In his memo, Hammer suspected there would be a "whole lot more" cases over the winter as the disease spread "rapidly though areas where younger people congregate, such as schools, hostels, army barracks and university campuses".
National's health spokesman Michael Woodhouse welcomed the vaccination programme, but said lives had been put at risk because the response had taken too long.
"The Government needs to reassure New Zealanders that public will be made aware of any future outbreaks sooner and that they will be handled more appropriately."
Bloomfield defended the time it took to respond, saying the outbreak was only confirmed on November 8, and it then took time to secure the doses - as both Australia and the US were dealing with outbreaks - and develop the programme.
Pharmac was keeping a close eye on further sources of the vaccine in case more are needed, he added.
MenW was carried in the throat and spread by close contact, and Bloomfield said people in Northland were exposed to conditions to made them more susceptible to MenW, such as poverty, overcrowding, and close-quarter living.
There have been 10 deaths since January due to meningococcal disease, six of them from MenW.
They have included Whangarei seven-year-old Alexis Albert, whose grieving mother pleaded for a nationwide vaccination and awareness programme, and Kerikeri 16-year-old Dion Hodder, who died in Auckland City Hospital soon after becoming ill during a Motutapu Island youth camp.
Northland DHB chief executive Nick Chamberlain said it would be challenging to vaccinate 20,000 people before Christmas.
"We are hopeful that more vaccine will become available so we can vaccinate the entire population under 20 years, as we did in 2011 with the meningococcal C vaccination programme.

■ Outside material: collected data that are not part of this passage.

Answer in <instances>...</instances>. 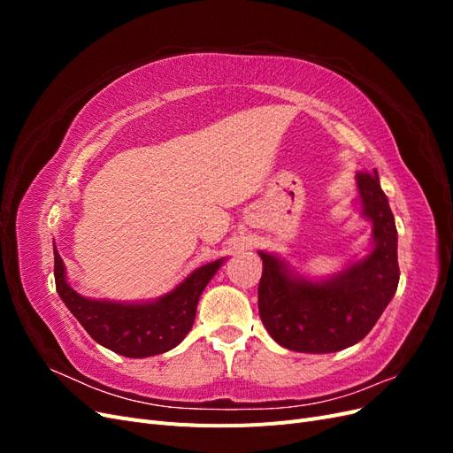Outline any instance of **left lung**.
<instances>
[{"label":"left lung","mask_w":453,"mask_h":453,"mask_svg":"<svg viewBox=\"0 0 453 453\" xmlns=\"http://www.w3.org/2000/svg\"><path fill=\"white\" fill-rule=\"evenodd\" d=\"M363 215L372 221V251L323 281L291 273L276 255L260 251L258 313L280 346L300 353H333L361 342L399 285L396 226L378 173H357Z\"/></svg>","instance_id":"1"}]
</instances>
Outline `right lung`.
<instances>
[{"label":"right lung","instance_id":"add662e5","mask_svg":"<svg viewBox=\"0 0 453 453\" xmlns=\"http://www.w3.org/2000/svg\"><path fill=\"white\" fill-rule=\"evenodd\" d=\"M225 258L196 268L173 291L153 303L122 304L81 296L65 281V266L54 248V281L64 304L85 331L119 355L132 359L170 351L188 334L196 318V304L205 285L221 268Z\"/></svg>","mask_w":453,"mask_h":453}]
</instances>
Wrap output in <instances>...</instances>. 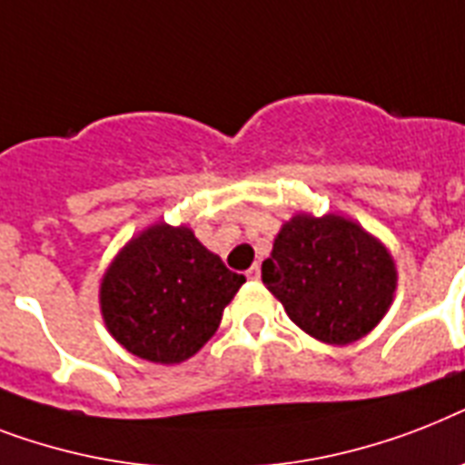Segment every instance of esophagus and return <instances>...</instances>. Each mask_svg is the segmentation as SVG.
Masks as SVG:
<instances>
[{"label":"esophagus","instance_id":"esophagus-1","mask_svg":"<svg viewBox=\"0 0 465 465\" xmlns=\"http://www.w3.org/2000/svg\"><path fill=\"white\" fill-rule=\"evenodd\" d=\"M247 278H250V281H259V263L250 266V271H247Z\"/></svg>","mask_w":465,"mask_h":465}]
</instances>
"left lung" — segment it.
<instances>
[{
	"instance_id": "obj_1",
	"label": "left lung",
	"mask_w": 465,
	"mask_h": 465,
	"mask_svg": "<svg viewBox=\"0 0 465 465\" xmlns=\"http://www.w3.org/2000/svg\"><path fill=\"white\" fill-rule=\"evenodd\" d=\"M262 281L304 333L348 345L384 319L399 271L384 242L360 223L295 213L278 230Z\"/></svg>"
}]
</instances>
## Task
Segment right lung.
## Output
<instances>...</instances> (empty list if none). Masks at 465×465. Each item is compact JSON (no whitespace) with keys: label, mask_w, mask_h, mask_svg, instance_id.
I'll list each match as a JSON object with an SVG mask.
<instances>
[{"label":"right lung","mask_w":465,"mask_h":465,"mask_svg":"<svg viewBox=\"0 0 465 465\" xmlns=\"http://www.w3.org/2000/svg\"><path fill=\"white\" fill-rule=\"evenodd\" d=\"M244 276L209 252L187 225L153 223L134 235L100 281V314L127 352L180 365L218 331Z\"/></svg>","instance_id":"right-lung-1"}]
</instances>
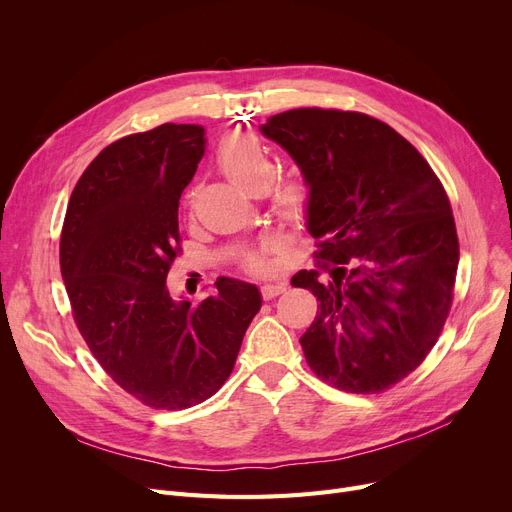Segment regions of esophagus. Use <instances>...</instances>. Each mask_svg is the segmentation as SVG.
<instances>
[{"mask_svg": "<svg viewBox=\"0 0 512 512\" xmlns=\"http://www.w3.org/2000/svg\"><path fill=\"white\" fill-rule=\"evenodd\" d=\"M286 290V284L284 282H276V284H263L261 286V297L265 301H270L274 297H278V294H282Z\"/></svg>", "mask_w": 512, "mask_h": 512, "instance_id": "esophagus-1", "label": "esophagus"}]
</instances>
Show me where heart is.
<instances>
[{"instance_id":"1","label":"heart","mask_w":512,"mask_h":512,"mask_svg":"<svg viewBox=\"0 0 512 512\" xmlns=\"http://www.w3.org/2000/svg\"><path fill=\"white\" fill-rule=\"evenodd\" d=\"M218 164L224 174L247 193H261L274 178V159L267 149L251 134H238L224 141L218 149ZM272 203L282 213L297 211L305 201V186L299 178L282 176L270 186ZM195 193L188 195V207L193 205ZM242 270L259 274L267 270V257L263 253H251L242 259Z\"/></svg>"}]
</instances>
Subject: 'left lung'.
Returning <instances> with one entry per match:
<instances>
[{
  "label": "left lung",
  "instance_id": "8db88e82",
  "mask_svg": "<svg viewBox=\"0 0 512 512\" xmlns=\"http://www.w3.org/2000/svg\"><path fill=\"white\" fill-rule=\"evenodd\" d=\"M261 132L309 184L317 270L292 278L317 297L305 359L338 390L386 392L425 361L452 307L459 236L444 186L402 134L361 112L299 107Z\"/></svg>",
  "mask_w": 512,
  "mask_h": 512
}]
</instances>
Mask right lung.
<instances>
[{
	"label": "right lung",
	"mask_w": 512,
	"mask_h": 512,
	"mask_svg": "<svg viewBox=\"0 0 512 512\" xmlns=\"http://www.w3.org/2000/svg\"><path fill=\"white\" fill-rule=\"evenodd\" d=\"M205 151L203 128L161 124L107 145L78 178L60 236L74 324L103 371L149 409L180 411L218 392L259 290L218 278L199 305L166 278L182 253L178 201Z\"/></svg>",
	"instance_id": "obj_1"
}]
</instances>
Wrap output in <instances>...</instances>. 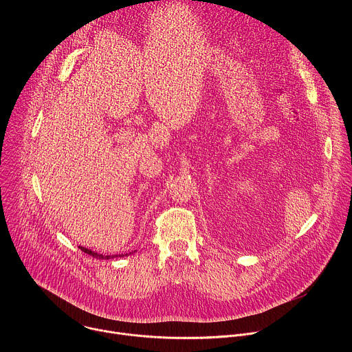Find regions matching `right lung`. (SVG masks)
<instances>
[{
	"label": "right lung",
	"mask_w": 352,
	"mask_h": 352,
	"mask_svg": "<svg viewBox=\"0 0 352 352\" xmlns=\"http://www.w3.org/2000/svg\"><path fill=\"white\" fill-rule=\"evenodd\" d=\"M79 249L80 250H83L85 254H87V255H91L93 258H96V259H111V258H121V256H128V255H131V252L129 254H125V255H103V254H97V252H94V250H91V249H87V248H85V246H79ZM133 254V252H132Z\"/></svg>",
	"instance_id": "1"
}]
</instances>
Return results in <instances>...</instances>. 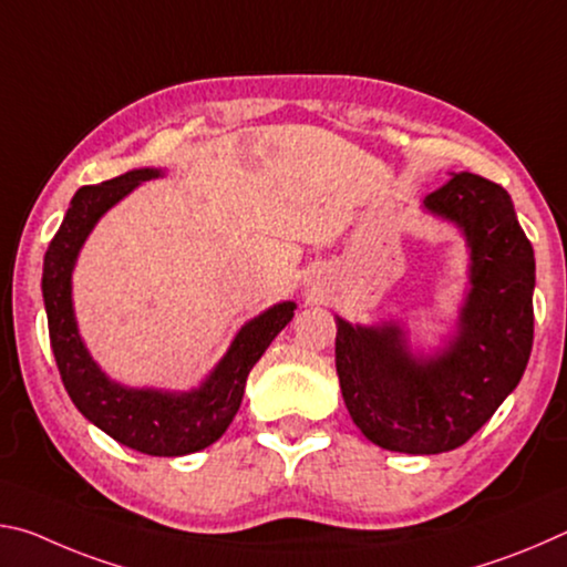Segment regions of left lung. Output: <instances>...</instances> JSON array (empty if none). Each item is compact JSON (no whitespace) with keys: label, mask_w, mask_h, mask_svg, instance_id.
I'll return each instance as SVG.
<instances>
[{"label":"left lung","mask_w":567,"mask_h":567,"mask_svg":"<svg viewBox=\"0 0 567 567\" xmlns=\"http://www.w3.org/2000/svg\"><path fill=\"white\" fill-rule=\"evenodd\" d=\"M422 207L467 239L470 290L457 334L435 358H415L400 324L338 318L334 368L370 443L435 455L465 445L520 382L533 350L535 257L511 195L491 179L457 172Z\"/></svg>","instance_id":"1"}]
</instances>
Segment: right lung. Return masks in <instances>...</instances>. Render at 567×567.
<instances>
[{
  "label": "right lung",
  "mask_w": 567,
  "mask_h": 567,
  "mask_svg": "<svg viewBox=\"0 0 567 567\" xmlns=\"http://www.w3.org/2000/svg\"><path fill=\"white\" fill-rule=\"evenodd\" d=\"M159 175L162 169L142 167L76 189L44 255L42 295L56 368L76 410L122 445L145 455L177 457L205 450L223 437L243 402L249 370L292 320L295 302H280L245 322L217 368L189 392L124 388L104 375L76 330L72 270L97 219L134 187Z\"/></svg>",
  "instance_id": "1"
}]
</instances>
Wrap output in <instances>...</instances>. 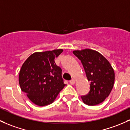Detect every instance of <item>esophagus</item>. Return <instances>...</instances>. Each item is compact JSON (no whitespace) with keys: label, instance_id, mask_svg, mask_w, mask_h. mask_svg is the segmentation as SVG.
Listing matches in <instances>:
<instances>
[{"label":"esophagus","instance_id":"obj_1","mask_svg":"<svg viewBox=\"0 0 130 130\" xmlns=\"http://www.w3.org/2000/svg\"><path fill=\"white\" fill-rule=\"evenodd\" d=\"M75 80L74 78H72V80H70V84L73 85L75 84Z\"/></svg>","mask_w":130,"mask_h":130}]
</instances>
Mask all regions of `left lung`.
I'll return each instance as SVG.
<instances>
[{"mask_svg": "<svg viewBox=\"0 0 130 130\" xmlns=\"http://www.w3.org/2000/svg\"><path fill=\"white\" fill-rule=\"evenodd\" d=\"M80 60L90 82V90L81 96L85 104L94 106L102 103L108 96L115 82L114 70L108 60L100 53L91 49L73 51Z\"/></svg>", "mask_w": 130, "mask_h": 130, "instance_id": "obj_1", "label": "left lung"}]
</instances>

The location of the clinics will be confirmed as soon as possible, he said.
Meningococcal disease is a bacterial infection that causes meningitis - an infection of the membranes that covers the brain - and septicaemia, or blood poisoning.
While meningococcal B (MenB) has long been the dominant strain in New Zealand, causing two thirds of cases of the disease, there were growing concerns over the rise of MenW.
Medical experts say MenW can present differently to other strains, including severe respiratory tract infection such as pneumonia and, more so in adults, gastrointestinal symptoms.
Meningococcal bacteria are difficult to catch as they don't live for long outside of the body but are passed from one person to another through secretions from the nose or throat.
Within three to seven days after being exposed to the bacteria, meningococcal disease is typically first felt by the onset of a sudden high fever and is easily mistaken for other common flus and illnesses.